Just last week, the real estate investment division of Allianz welcomed former JP Morgan Asset Management executive Daisuke Noguchi as its new head of acquisitions for Japan, with this latest personnel move coming just two months after the company spent $89.5 million adding a fresh tranche of apartments to its Tokyo rental housing portfolio.
“Our APAC organisational build-out is closely aligned with the growth of our portfolio in the region,” said Rushabh Desai, chief executive for Asia Pacific at Allianz Real Estate. “We have systematically built an expert local team, starting with acquisition and asset management resources, followed by experts in transaction services and then the localisation of the enabling functions.”
The addition brings Allianz Real Estate’s headcount in the region to 34 people spread across its headquarters in Singapore, as well as in Tokyo and Shanghai offices opened last year.
Prepping for Growth
Noguchi, who had served as senior investment officer for real estate at JP Morgan Asset Management in Japan since September 2016, is expected to play an important role in Allianz’s growth agenda in Japan, according to Desai. The new hire is expected to work together with Masayuki Kato, who joined the company last summer as head of asset management for the country.
The top-level Japan hire comes as Allianz expects to reach 40 people in the region by the end of the year, taking on more teammates in Tokyo and Shanghai to add to its Singapore-based crew.
Also joining Allianz Real Estate this month is another former JP Morgan Asset Management executive, Dean Kwon, who has assumed the role of chief financial officer based in Singapore.

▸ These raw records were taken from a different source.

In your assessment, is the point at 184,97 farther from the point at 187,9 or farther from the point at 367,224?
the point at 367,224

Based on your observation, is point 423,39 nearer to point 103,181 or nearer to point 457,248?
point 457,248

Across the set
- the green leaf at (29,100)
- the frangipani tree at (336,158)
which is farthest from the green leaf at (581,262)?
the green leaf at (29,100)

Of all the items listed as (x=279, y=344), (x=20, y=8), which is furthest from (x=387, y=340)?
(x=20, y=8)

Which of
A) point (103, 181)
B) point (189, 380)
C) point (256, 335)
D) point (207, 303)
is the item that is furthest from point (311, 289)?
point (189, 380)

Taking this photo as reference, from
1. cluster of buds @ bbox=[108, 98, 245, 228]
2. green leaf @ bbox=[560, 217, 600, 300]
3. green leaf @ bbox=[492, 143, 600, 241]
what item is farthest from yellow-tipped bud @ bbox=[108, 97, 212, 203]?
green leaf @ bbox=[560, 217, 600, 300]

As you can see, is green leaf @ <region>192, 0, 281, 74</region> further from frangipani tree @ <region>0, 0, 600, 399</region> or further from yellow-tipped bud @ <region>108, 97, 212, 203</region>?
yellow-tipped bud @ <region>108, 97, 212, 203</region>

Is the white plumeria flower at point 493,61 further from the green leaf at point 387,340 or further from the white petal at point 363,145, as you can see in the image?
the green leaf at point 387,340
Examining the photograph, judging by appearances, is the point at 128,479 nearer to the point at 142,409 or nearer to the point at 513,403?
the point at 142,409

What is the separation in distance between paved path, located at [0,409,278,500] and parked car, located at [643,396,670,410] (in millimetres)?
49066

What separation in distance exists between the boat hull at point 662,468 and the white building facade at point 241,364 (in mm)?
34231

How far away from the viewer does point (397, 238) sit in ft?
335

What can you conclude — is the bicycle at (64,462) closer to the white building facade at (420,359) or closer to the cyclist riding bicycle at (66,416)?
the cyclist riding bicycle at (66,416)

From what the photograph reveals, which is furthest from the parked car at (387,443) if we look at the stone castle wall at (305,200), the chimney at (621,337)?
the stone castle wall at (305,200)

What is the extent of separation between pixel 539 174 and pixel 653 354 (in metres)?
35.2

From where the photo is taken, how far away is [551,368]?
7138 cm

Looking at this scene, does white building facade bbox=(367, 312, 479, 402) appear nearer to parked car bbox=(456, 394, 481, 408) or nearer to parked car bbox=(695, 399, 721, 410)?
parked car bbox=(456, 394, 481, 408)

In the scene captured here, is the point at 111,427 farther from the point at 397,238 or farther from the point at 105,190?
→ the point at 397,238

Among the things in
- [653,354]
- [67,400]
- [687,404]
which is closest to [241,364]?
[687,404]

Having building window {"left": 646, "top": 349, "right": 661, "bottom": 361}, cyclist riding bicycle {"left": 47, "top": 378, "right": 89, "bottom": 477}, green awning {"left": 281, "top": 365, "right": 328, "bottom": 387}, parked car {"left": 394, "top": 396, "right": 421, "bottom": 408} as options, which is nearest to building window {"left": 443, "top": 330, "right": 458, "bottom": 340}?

Kwon served as GE Capital’s CFO for Southeast Asia from 2009 to 2011, when Desai was a managing director with GE Real Estate in Tokyo.
Most recently the University of Virginia graduate had spent nearly three years in Hong Kong as CFO for CLSA Capital Partners.
Japan Build-Out
Desai is building up the Allianz Real Estate team in the region after the company grew its Asia Pacific portfolio by 16 percent last year, with more deals expected to be on the way in the firm’s favoured themes of rental residential, logistics and data centres.
Earlier this week, Desai announced that his firm was launching a $1 billion Japan rental housing fund, which is being set up to allow like-minded institutions to invest alongside Allianz as it works to leverage the expertise it has gained in that market to begin managing third-party capital in the sector.
As competition increases for Japanese apartment assets, Desai plans to pursue both manage-to-core and develop-to-core strategies to be able to access opportunities at attractive rates of return.
“In a well-measured way, we are looking to create that alpha by taking leasing and/or development risk,” Desai explained.
COVID Contingencies in Place
Allianz will also continue to pursue logistics deals. It has been paying close attention to the market after Blackstone’s recent $2.9 billion sale of an Australian logistics portfolio to ESR and GIC raised the potential for a reset in market expectations regarding warehouse deals Down Under.
“Typically, logistics has an arbitrage over office, and that gap was bridged in this transaction,” Desai said, with analysts indicating that the 45-asset portfolio had changed hands at a cap rate cited at various figures between 4 and 4.5 percent. “It’s possible that prime logistics assets in Australia may soon trade at sub-4 percent cap rates,” he added.
While resurgent waves of COVID-19 in India, Southeast Asia and other parts of the region have led to tightened borders and lower projections for economic growth in some Asia Pacific economies, Desai said the setback was within the range of the insurer’s planning.
“With the onset of the pandemic, we adjusted our underwriting to factor in a short- to medium-term disruption in income,” he said. “There will be a lot of opening and closing of economies, but our thesis of aligning our investments with secular megatrends is still largely in place.”